■ **Excerpted text**
========
Wednesday, September 30, 2009
Our friend Sue Reel released the rehab Barred Owl today near St Regis, and he flew off after a little hesitation to leave the comfort of the travel box. She offered to make the long transport and was thrilled to see him make his way through the trees of his nesting grounds to perhaps rejoin his family or make it on his own. Sue's family has long ties, as her husband Dick Hutto of the Avian Science Center and Professor of Ornithology at the University of Montana was my advisor when I started here in zoology in 1978. He immediately put me to work as a taxidermist, and I prepared study skins for the museum, to be reminded that I could just "stuff" all of the raptors, and had to work on songbirds too. Their oldest son Rusty graced the pages of our Raptor Round-Up with a Harris's Hawk on his glove, and Paul had the honor of a close encounter (flying by his head) with Sibley the Peregrine on a falconry trip last year. Theirs is a bird family, as is ours.
========
■ **Input data**
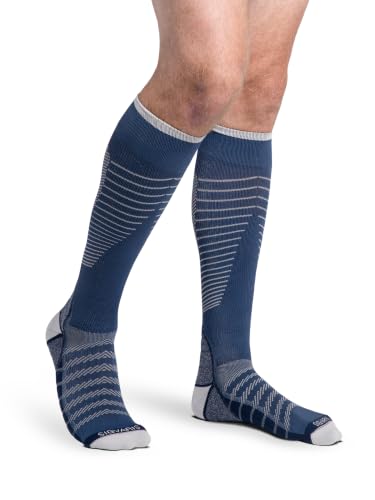 Image of Sigvaris Motion Flow Tech Calf High Compression Socks for Men & Women - Moisture Wicking, Cushioned Sole Support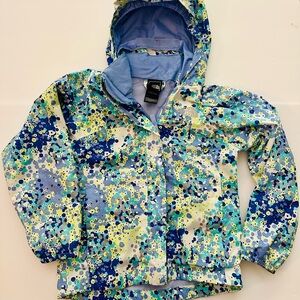 The North Face Girls' Blue and Green Jacket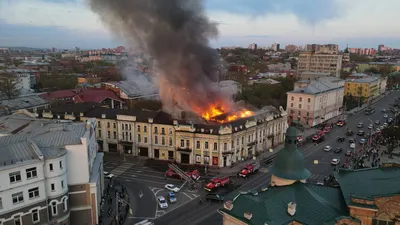 Фото пожара в центре Иркутска показывают его ужасные масштабы | Новости  Иркутска - БезФормата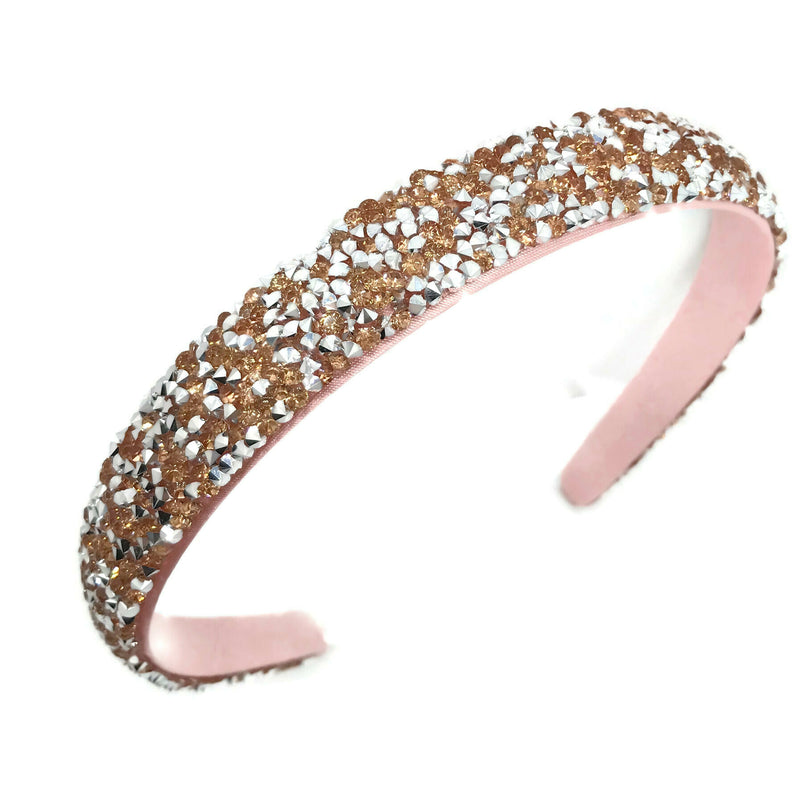 Rose Gold & Silver Bling Headband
========
■ **Task item**
Answer these from the Barred Owl release post above:
(a) Near what place did Sue Reel release the owl?
(b) What work did Dick Hutto immediately give the writer in 1978?
(c) Which bird flew by Paul's head on a falconry trip last year?

■ **Exercise solution**
(a) Near St Regis.
(b) Taxidermy: preparing study skins for the museum.
(c) Sibley the Peregrine.